Question

The energy of an electron in the first Bohr orbit of H – atom is $-13.6\,eV$. The energy value of electron in the excited state of $L{{i}^{2+}}$ is:
(A)- $-27.2\,eV$
(B)- $30.6\,eV$
(C)- $-30.6\,eV$
(D)- $27.2\,eV$

Answer 1

Hint: Atoms that are hydrogen-like, that is, with only one valence electron, the energy of the electron in the ${{n}^{th}}$ orbit is given by Bohr’s hydrogen atom model. According to which the electron revolves around the nucleus in fixed orbits and on excitation they jump to higher energy level or orbit.

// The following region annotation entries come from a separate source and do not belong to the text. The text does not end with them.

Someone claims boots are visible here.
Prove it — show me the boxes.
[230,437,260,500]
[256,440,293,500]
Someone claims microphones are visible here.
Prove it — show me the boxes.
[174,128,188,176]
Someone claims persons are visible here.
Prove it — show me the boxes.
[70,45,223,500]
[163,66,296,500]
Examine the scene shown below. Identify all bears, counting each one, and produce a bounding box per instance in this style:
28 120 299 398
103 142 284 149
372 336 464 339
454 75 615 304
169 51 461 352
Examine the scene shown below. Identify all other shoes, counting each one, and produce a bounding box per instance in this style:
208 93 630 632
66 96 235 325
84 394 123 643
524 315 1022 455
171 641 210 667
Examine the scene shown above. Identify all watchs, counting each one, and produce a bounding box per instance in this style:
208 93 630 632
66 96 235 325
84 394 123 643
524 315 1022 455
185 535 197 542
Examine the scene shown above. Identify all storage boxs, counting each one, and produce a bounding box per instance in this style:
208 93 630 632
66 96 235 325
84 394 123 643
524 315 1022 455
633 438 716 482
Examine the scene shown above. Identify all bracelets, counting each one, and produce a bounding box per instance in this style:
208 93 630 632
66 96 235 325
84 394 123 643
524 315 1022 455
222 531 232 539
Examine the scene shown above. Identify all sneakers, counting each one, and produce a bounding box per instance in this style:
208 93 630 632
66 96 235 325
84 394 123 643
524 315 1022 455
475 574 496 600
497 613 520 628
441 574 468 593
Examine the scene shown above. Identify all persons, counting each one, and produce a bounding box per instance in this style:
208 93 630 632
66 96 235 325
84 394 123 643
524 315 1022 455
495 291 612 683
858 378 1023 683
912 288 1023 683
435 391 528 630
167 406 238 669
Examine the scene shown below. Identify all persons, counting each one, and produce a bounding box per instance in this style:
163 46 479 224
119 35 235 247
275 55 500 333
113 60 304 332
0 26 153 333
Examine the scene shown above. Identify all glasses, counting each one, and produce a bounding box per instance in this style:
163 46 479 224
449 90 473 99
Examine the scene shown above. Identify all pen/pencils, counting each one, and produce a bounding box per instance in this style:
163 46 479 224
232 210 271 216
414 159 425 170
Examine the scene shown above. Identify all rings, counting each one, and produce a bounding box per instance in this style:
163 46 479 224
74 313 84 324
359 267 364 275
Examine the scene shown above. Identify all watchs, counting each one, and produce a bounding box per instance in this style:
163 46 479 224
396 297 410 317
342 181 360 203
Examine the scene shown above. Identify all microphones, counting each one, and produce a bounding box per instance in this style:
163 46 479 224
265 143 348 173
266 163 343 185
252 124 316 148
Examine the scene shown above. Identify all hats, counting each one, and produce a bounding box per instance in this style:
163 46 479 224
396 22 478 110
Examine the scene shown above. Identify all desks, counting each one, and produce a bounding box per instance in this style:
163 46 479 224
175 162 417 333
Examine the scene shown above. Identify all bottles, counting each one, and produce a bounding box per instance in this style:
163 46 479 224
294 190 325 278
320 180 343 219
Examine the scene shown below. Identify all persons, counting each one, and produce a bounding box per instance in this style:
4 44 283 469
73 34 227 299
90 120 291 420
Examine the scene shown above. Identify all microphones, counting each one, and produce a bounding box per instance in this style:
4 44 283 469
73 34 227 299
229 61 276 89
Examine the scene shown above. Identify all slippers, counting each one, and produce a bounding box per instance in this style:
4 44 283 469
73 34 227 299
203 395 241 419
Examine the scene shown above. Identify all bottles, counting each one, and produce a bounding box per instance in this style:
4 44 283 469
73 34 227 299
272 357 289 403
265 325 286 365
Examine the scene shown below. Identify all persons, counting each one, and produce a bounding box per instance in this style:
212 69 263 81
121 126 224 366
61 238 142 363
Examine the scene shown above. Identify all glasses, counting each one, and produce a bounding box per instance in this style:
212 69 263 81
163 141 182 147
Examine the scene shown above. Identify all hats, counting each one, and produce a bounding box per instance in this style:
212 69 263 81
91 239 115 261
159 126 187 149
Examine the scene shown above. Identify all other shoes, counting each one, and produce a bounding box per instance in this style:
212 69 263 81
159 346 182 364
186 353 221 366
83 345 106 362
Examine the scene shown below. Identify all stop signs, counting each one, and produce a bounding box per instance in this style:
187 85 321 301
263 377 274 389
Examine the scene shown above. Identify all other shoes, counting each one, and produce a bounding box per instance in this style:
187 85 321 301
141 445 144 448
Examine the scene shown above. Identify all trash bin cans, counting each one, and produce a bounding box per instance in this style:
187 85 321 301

Complete step by step solution:
It is given that the energy of the electron in the first Bohr H-atom is $-13.6\,eV$. We have the $L{{i}^{2+}}$ atom, which has atomic number, Z = 3 and one valence electron in its ground state, where n = 1. That is, similar to the hydrogen atom which has Z = 1.
So, for the energy of the electron in the ${{n}^{th}}$ orbit from Bohr’s model is:
${{E}_{n}}=\dfrac{-13.6{{Z}^{2}}}{{{n}^{2}}}$
Then, for the $L{{i}^{2+}}$ atom in its first excited energy state, with the electron in n = 2 orbit or shell, the energy of the excited state will be:
${{E}_{2}}=\dfrac{-13.6\times {{3}^{2}}}{{{2}^{2}}}=-30.6\,eV$

Therefore, the energy value of the electron in the excited state of $L{{i}^{2+}}$ is option (C)- $-30.6\,eV$.

Additional information:
There are few other atoms as well which are hydrogen-like such as $H{{e}^{+}}$, $B{{e}^{3+}}$, ${{B}^{4+}}$ and so on. All having only one electron, thus are isoelectronic to the hydrogen atom.
This energy required ($\Delta E$) to cause the excitation of the electron, can be calculated by the difference in the energy of the electron in the ground state and the excited state.

Note: It must be noted that the ground state of the atom is the lowest energy state in which the electron is present in its most stable state, whereas the excited state is when the electron jumps to the higher energy level on providing energy.